[Source data]
┌────────

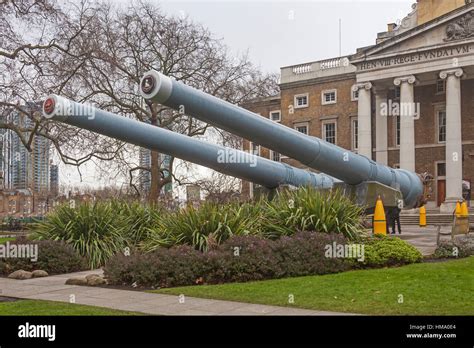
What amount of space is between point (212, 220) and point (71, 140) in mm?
14757

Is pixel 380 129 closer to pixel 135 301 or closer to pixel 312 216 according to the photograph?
pixel 312 216

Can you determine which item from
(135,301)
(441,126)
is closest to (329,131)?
(441,126)

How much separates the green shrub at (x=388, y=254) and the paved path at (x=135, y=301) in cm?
433

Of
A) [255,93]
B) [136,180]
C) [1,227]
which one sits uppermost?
[255,93]

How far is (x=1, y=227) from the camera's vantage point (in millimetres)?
Result: 42938

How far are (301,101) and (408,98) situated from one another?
42.5 feet

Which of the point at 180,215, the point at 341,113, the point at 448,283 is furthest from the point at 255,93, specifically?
the point at 448,283

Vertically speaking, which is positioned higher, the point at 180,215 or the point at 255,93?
the point at 255,93

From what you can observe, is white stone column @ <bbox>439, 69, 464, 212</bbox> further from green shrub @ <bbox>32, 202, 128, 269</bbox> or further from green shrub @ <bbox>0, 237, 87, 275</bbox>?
green shrub @ <bbox>0, 237, 87, 275</bbox>

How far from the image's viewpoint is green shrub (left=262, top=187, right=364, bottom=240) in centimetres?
1299

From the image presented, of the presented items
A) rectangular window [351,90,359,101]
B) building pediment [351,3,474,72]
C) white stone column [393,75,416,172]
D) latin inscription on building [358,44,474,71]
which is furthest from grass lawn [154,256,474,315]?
rectangular window [351,90,359,101]

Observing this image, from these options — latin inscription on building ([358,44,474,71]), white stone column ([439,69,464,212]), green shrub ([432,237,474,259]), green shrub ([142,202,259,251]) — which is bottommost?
green shrub ([432,237,474,259])

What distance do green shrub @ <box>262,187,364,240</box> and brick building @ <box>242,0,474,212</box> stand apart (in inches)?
874

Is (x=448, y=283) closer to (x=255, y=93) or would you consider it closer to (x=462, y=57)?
(x=255, y=93)
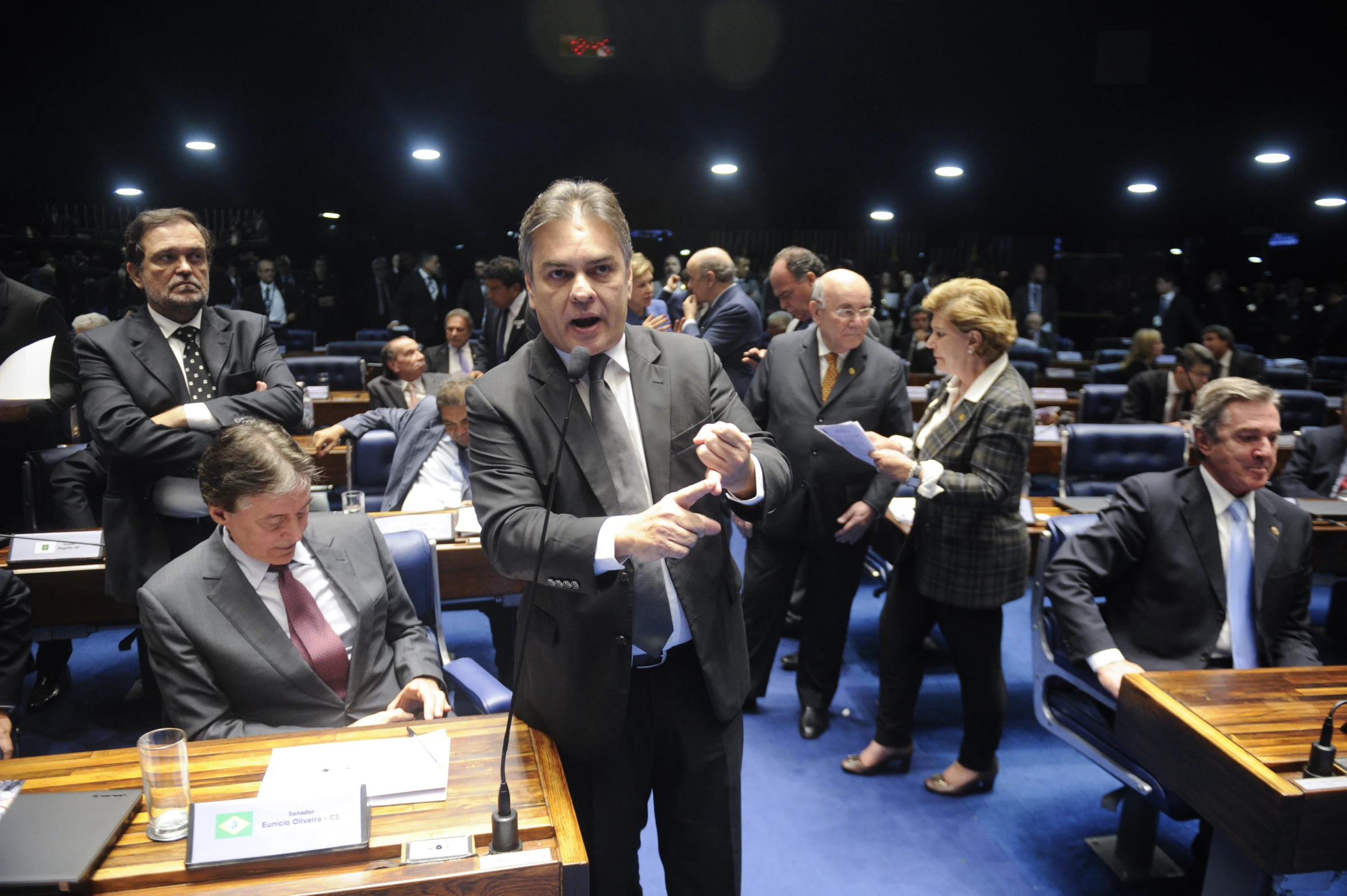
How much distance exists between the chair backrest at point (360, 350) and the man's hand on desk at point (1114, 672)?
6655mm

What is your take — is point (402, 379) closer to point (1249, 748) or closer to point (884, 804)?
point (884, 804)

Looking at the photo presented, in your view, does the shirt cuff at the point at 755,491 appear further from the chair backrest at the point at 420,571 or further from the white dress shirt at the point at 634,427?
the chair backrest at the point at 420,571

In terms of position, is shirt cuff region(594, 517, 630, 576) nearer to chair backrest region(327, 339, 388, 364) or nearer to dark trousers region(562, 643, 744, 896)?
dark trousers region(562, 643, 744, 896)

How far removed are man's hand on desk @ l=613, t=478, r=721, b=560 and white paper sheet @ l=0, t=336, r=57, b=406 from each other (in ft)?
4.35

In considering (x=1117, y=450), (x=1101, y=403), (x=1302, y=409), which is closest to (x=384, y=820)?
(x=1117, y=450)

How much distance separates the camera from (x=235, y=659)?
1.65m

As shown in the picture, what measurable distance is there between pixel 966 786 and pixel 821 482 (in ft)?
3.50

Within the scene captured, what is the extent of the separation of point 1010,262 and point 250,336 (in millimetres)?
10593

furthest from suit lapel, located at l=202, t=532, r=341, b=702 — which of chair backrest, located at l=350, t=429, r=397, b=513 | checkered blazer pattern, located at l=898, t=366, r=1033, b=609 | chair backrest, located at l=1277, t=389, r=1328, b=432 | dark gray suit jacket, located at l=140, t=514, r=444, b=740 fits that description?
chair backrest, located at l=1277, t=389, r=1328, b=432

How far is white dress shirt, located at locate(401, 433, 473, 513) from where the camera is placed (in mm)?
3383

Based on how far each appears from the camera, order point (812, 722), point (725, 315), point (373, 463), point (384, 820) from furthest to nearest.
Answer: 1. point (725, 315)
2. point (373, 463)
3. point (812, 722)
4. point (384, 820)

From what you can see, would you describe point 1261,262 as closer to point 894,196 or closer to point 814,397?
point 894,196

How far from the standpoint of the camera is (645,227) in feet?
33.3

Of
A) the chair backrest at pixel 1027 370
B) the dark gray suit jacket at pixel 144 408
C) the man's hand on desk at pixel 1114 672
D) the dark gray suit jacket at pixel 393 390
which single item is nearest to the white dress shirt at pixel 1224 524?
the man's hand on desk at pixel 1114 672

└────────

▸ GIVEN INSTRUCTION
All lines from the one containing "Based on how" through the final line of the listing above are to be reproduced exactly; include both and add nothing.

▸ TASK SOLUTION
Based on how far each appears from the camera, order point (812, 722), point (725, 315), point (373, 463), point (384, 820) from furthest to nearest.
Answer: 1. point (725, 315)
2. point (373, 463)
3. point (812, 722)
4. point (384, 820)

From what you can see, would you describe point 1261,262 as closer to point 894,196 or closer to point 814,397?
point 894,196

How far from the standpoint of the camera is (645,227) in feet?
33.3

Of
A) the chair backrest at pixel 1027 370
B) the dark gray suit jacket at pixel 144 408
C) the man's hand on desk at pixel 1114 672
D) the dark gray suit jacket at pixel 393 390
which single item is nearest to the white dress shirt at pixel 1224 524?
the man's hand on desk at pixel 1114 672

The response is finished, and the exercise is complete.